-- Source document --
======

Answer found in protective cap of chromosomes
A leading Dartmouth researcher, working with The Melanoma Genetics Consortium, GenoMEL, an international research consortium, co-authored a paper published today in the Journal of the National Cancer Institute that proves longer telomeres increase the risk of melanoma.
“For the first time, we have established that the genes controlling the length of these telomeres play a part in the risk of developing melanoma,” said lead author of the study Mark Iles, PhD, School of Medicine at the University of Leeds (UK).
Telomeres are a part of the genome that function like the plastic caps of your shoelaces, which prevent the laces from fraying. Instead they protect the ends of chromosomes from environmental damage, such as exposure to smoke or sunlight, which can harm them.
“Telomere length plays a key role in survival of cells and shorter telomere lengths are associated with aging and cardiovascular disease along with many cancers,” said Christopher Amos, PhD, co-author and associate cancer center director for population sciences and interim deputy director at the Dartmouth-Hitchcock Norris Cotton Cancer Center, Lebanon, NH.
The GenoMEL study, conducted at the University of Leeds, looked at 11,108 melanoma cases and 13,933 control cases from Europe, Israel, United States, and Australia. It is the largest study to date to trace the genetic basis of telomere length in melanoma. It evaluated seven known or suspected genetic variations (also called SNPS) in a genome wide associate study (GWAS). It showed a strong association between telomere length and increased risk of melanoma.

======

Continue the article on telomere length and melanoma risk from the point where it stops.

======

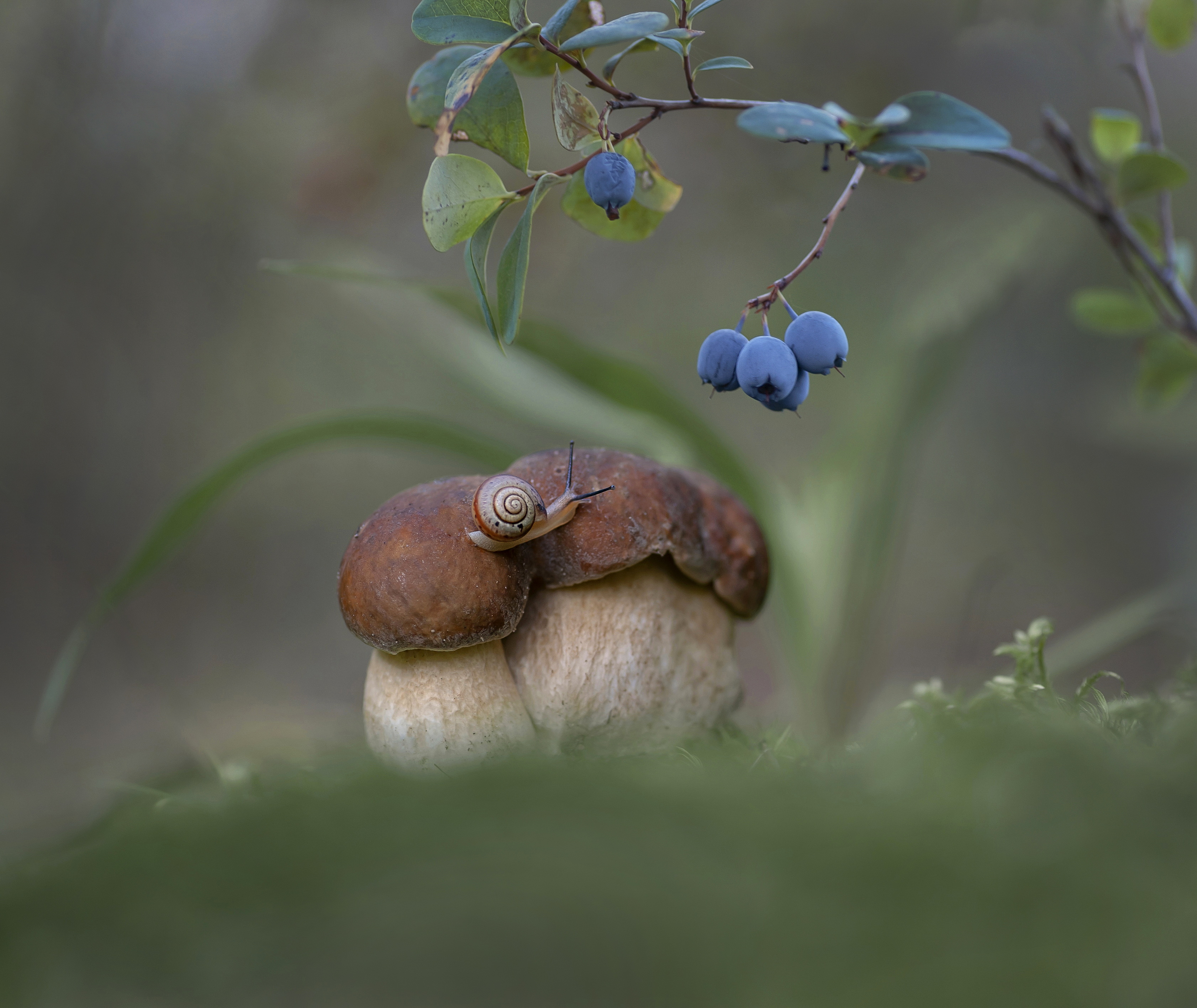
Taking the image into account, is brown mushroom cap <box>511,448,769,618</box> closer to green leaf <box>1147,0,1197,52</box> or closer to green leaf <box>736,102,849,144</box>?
green leaf <box>736,102,849,144</box>

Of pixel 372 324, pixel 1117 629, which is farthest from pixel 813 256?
pixel 372 324

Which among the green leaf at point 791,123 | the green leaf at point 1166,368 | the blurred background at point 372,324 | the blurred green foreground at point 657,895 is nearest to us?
the blurred green foreground at point 657,895

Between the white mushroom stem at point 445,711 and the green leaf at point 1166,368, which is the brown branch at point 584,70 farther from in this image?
the green leaf at point 1166,368

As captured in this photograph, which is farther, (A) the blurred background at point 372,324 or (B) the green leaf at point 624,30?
(A) the blurred background at point 372,324

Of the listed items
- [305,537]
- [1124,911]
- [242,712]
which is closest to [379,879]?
[1124,911]

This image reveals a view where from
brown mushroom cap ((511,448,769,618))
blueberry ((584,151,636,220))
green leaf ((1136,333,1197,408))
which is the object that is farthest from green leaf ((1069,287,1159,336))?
blueberry ((584,151,636,220))

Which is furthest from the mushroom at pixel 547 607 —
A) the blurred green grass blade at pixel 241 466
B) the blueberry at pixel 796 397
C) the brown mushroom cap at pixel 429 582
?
the blurred green grass blade at pixel 241 466

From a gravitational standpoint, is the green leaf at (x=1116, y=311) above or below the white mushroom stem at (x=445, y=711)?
above
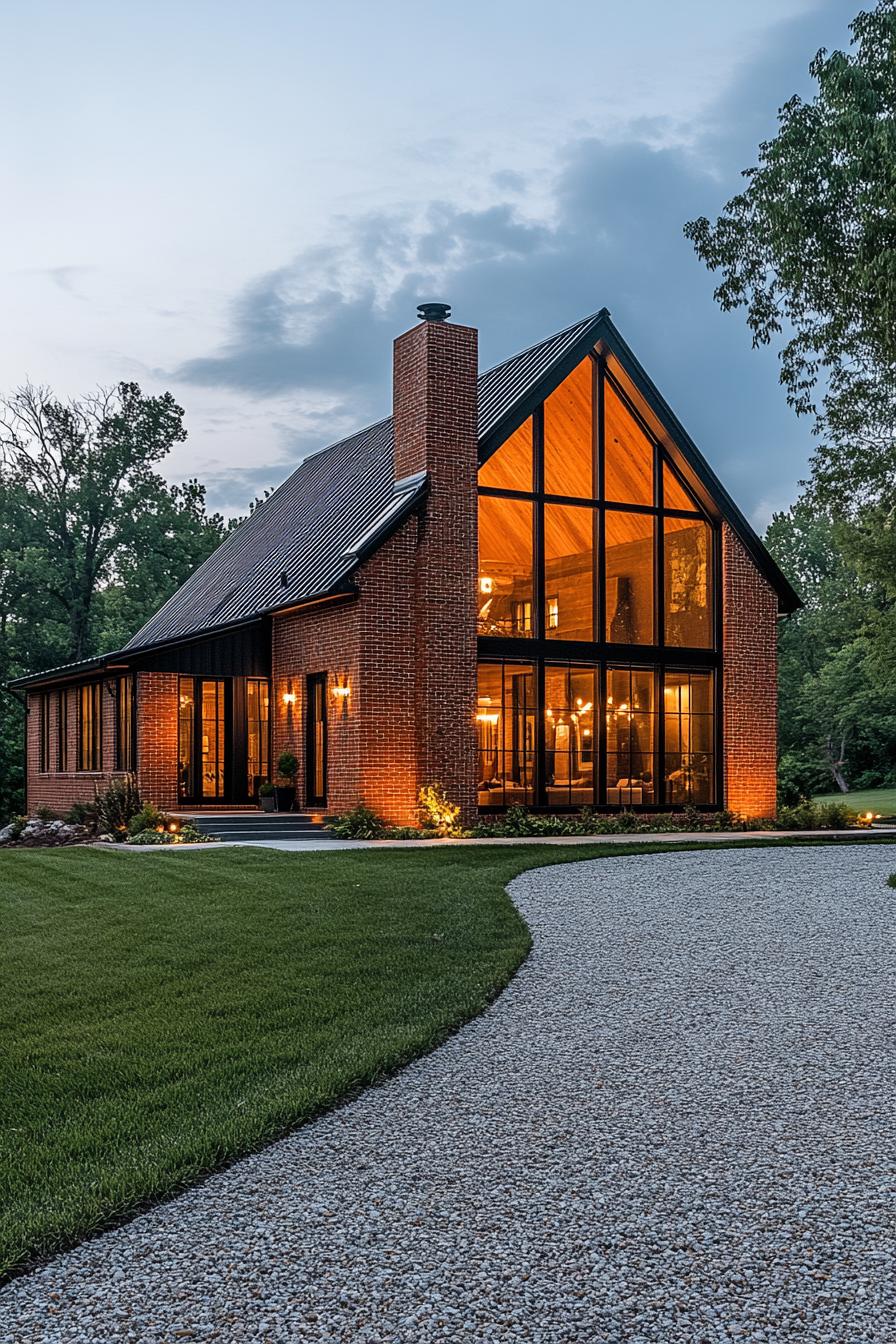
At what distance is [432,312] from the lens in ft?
61.8

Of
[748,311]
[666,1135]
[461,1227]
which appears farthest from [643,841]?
[461,1227]

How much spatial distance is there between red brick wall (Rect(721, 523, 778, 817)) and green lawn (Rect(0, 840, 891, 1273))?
8981 mm

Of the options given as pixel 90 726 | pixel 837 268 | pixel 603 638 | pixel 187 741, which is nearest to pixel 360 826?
pixel 187 741

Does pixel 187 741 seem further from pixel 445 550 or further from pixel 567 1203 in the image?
pixel 567 1203

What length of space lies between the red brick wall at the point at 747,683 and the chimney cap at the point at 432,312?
19.8ft

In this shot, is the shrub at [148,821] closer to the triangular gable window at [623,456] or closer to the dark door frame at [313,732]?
the dark door frame at [313,732]

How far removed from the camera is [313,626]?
19109 millimetres

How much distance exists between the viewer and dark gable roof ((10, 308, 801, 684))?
1898 cm

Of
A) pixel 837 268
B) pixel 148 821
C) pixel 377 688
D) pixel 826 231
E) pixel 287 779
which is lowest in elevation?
pixel 148 821

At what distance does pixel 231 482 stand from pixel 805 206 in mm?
29174

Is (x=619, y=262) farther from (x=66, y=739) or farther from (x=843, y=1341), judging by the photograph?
(x=843, y=1341)

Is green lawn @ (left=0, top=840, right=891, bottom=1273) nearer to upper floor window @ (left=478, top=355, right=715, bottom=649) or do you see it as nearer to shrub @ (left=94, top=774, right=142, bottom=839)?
shrub @ (left=94, top=774, right=142, bottom=839)

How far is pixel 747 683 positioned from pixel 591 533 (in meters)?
3.82

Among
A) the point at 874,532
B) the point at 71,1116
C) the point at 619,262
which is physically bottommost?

======

-- Answer for this exercise --
“More research is needed to better understand the relationship between melanoma and telomeres, but learning more about how an individual's genetic telomere profile influences their risk developing melanoma may help us. It will improve our understanding of melanoma biology and gives us a target towards developing potential treatments as well as potentially helping shape advice on what behavioral changes people might make,” said Iles.
The research team created a score representing genetically-determined telomere length, based on all the established telomere associated genes and found that this score was associated with melanoma risk. The one in four people predicted to have the longest telomeres are at 30 percent increased risk of developing melanoma compared to those one in four predicted to have the shortest telomeres.
The explanation for why a longer telomere is connected to melanoma is not yet known. Researchers propose that having a longer telomere may delay a cellular aging process, which increases the likelihood cellular variation.
“This research is important because it suggests that abnormal cell life span could play a key role in the development of melanomas and that agents targeting cell proliferation could be valuable for reducing melanoma growth,” said Amos.